Fase kedua, fase to have.
Pada fase ini, orang mulai menghasilkan. Tapi, ada bahaya, orang akan terjebak dalam kesibukan mengumpulkan harta benda saja. Orang terobesesi mengumpulkan harta sebanyak- banyaknya. Meski hartanya segunung, tapi dia tidak mampu menikmati
kehidupan. Matanya telah tertutup materi dan lupa memandangi berbagai keindahan dan kejutan dalam hidup. Lebih-lebih, memberikan secuil arti bagi hidup yang sudah dijalani. Banyak orang masuk dalam fase ini.

Dunia senantiasa mengundang kita untuk memiliki banyak hal. Sentra-sentra perbelanjaan yang mengepung dari berbagai arah telah memaksa kita untuk mengkonsumsi banyak barang.

Bahkan, dunia menawarkan persepsi baru. Orang yang sukses adalah orang yang mempunyai banyak hal. Tapi, persepsi keliru ini sering membuat orang mengorbankan banyak hal. Entah itu perkawinan, keluarga, kesehatan, maupun spiritual.

Secara psikologis, fase itu tidaklah buruk. Harga diri dan rasa kepuasan diri bisa dibangun dengan prestasi-prestasi yang dimiliki. Namun, persoalan terletak pada kelekatannya. Orang tidak lagi menjadi pribadi yang merdeka.

Seorang sahabat yang menjadi direktur produksi membeberkan kejujuran di balik kesuksesannya. Ia meratapi relasi dengan kedua anaknya yang memburuk. "Andai saja meja kerja saya ini mampu bercerita tentang betapa banyak air mata yang menetes di sini, mungkin meja ini bisa bercerita tentang kesepian batin saya...," katanya.

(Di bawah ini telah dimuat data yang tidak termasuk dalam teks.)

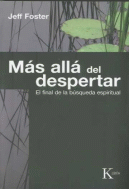 MAS ALLA DEL DESPERTAR-EL FINAL DE LA BUSQUEDA ESPIRITUAL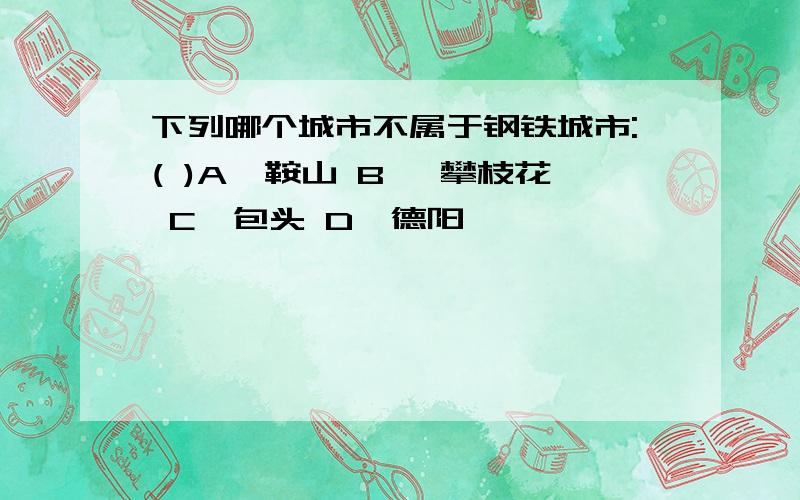 下列哪个城市不属于钢铁城市:( )A,鞍山 B ,攀枝花 C,包头 D,德阳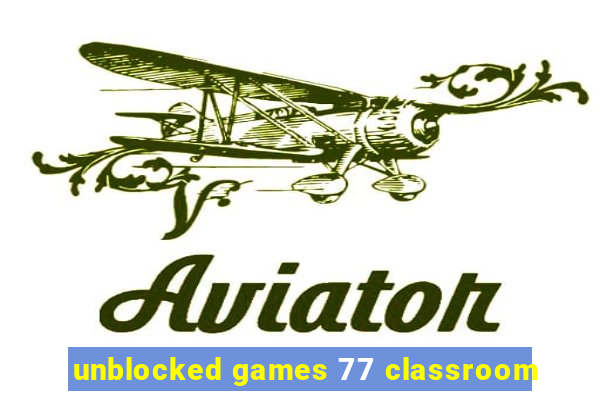 unblocked games 77 classroom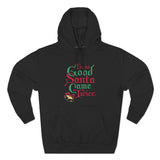 I'm So Good Santa Came Twice - Hoodie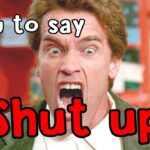 How do you say shut up in Sicilian?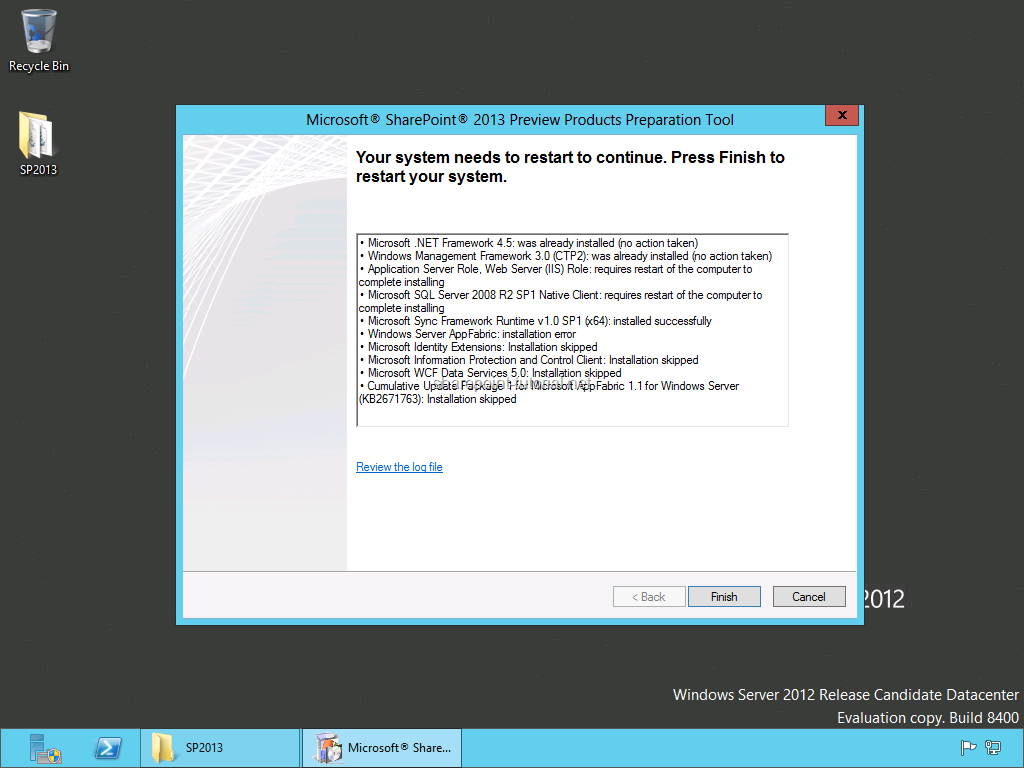 Make sure everything installed successfully and restart your server if required.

Fase itu menjadi pembuktian jati diri kita. Kita perlu melewatinya. Tapi, ini seperti minum air laut. Semakin banyak minum, semakin kita haus. Akhirnya, kita terobsesi untuk minum lebih banyak lagi.

Fase ketiga, fase to be.
Pada fase ini, orang tidak hanya bekerja dan mengumpulkan, tapi juga memaknai. Orang terus mengasah kesadaran diri untuk menjadi pribadi yang semakin baik.
Seorang dokter berkisah. Ia terobesesi menjadi kaya karena masa kecilnya cukup miskin. Saat umur menyusuri senja, ia sudah memiliki semuanya. Ia ingin mesyukuri dan memaknai semua itu dengan membuka banyak klinik dan posyandu di desa-desa miskin.

Memaknai hidup
Ia memaknai hidupnya dengan menjadi makna bagi orang lain. Ada juga seorang pebisnis besar dengan latar belakang pertanian hijrah ke desa untuk memberdayakan para petani. Keduanya mengaku sangat menikmati pilihannya itu.

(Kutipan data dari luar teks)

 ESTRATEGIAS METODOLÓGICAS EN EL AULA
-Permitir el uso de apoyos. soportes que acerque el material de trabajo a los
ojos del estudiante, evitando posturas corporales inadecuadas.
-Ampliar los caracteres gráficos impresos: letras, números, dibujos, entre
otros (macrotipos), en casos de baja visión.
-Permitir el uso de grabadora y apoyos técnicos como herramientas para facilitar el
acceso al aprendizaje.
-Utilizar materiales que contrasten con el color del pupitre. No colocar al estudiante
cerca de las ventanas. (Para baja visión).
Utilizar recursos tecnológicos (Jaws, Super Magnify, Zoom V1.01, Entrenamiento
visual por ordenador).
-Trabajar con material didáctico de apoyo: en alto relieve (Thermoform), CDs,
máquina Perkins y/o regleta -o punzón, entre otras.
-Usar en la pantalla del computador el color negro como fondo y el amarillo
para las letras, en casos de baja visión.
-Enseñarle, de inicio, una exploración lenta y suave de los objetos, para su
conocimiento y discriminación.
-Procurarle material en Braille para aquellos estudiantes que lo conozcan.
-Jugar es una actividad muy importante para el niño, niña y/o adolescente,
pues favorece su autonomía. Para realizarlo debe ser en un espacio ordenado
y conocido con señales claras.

Fase ini merupakan fase kita menjadi pribadi yang lebih bermakna. Kita menjadi pribadi yang berharga bukan karena harta yang kita miliki, melainkan apa yang bisa kita berikan bagi orang lain.

Hidup kita seperti roti. Roti akan berharga jika bisa kita bagikan bagi banyak orang yang membutuhkan. John Maxwell dalam buku Success to Significant mengatakan "Pertanyaan terpenting yang harus diajukan bukanlah apa yang kuperoleh. Tapi, menjadi apakah aku ini?"

Nah, Mahatma Gandhi menjadi contoh konkret pribadi macam ini. Sebenarnya, ia menjadi seorang pengacara sukses. Tapi, ia memilih memperjuangkan seturut nuraninya. Ia menjadi pejuang kemanusiaan bagi kaum papa India .

Nah, di fase manakah hidup kita sekarang? Marilah kita terobsesi bukan dengan bekerja atau memiliki, tetapi menjadi pribadi yang lebih matang, lebih bermakna dan berkontribusi!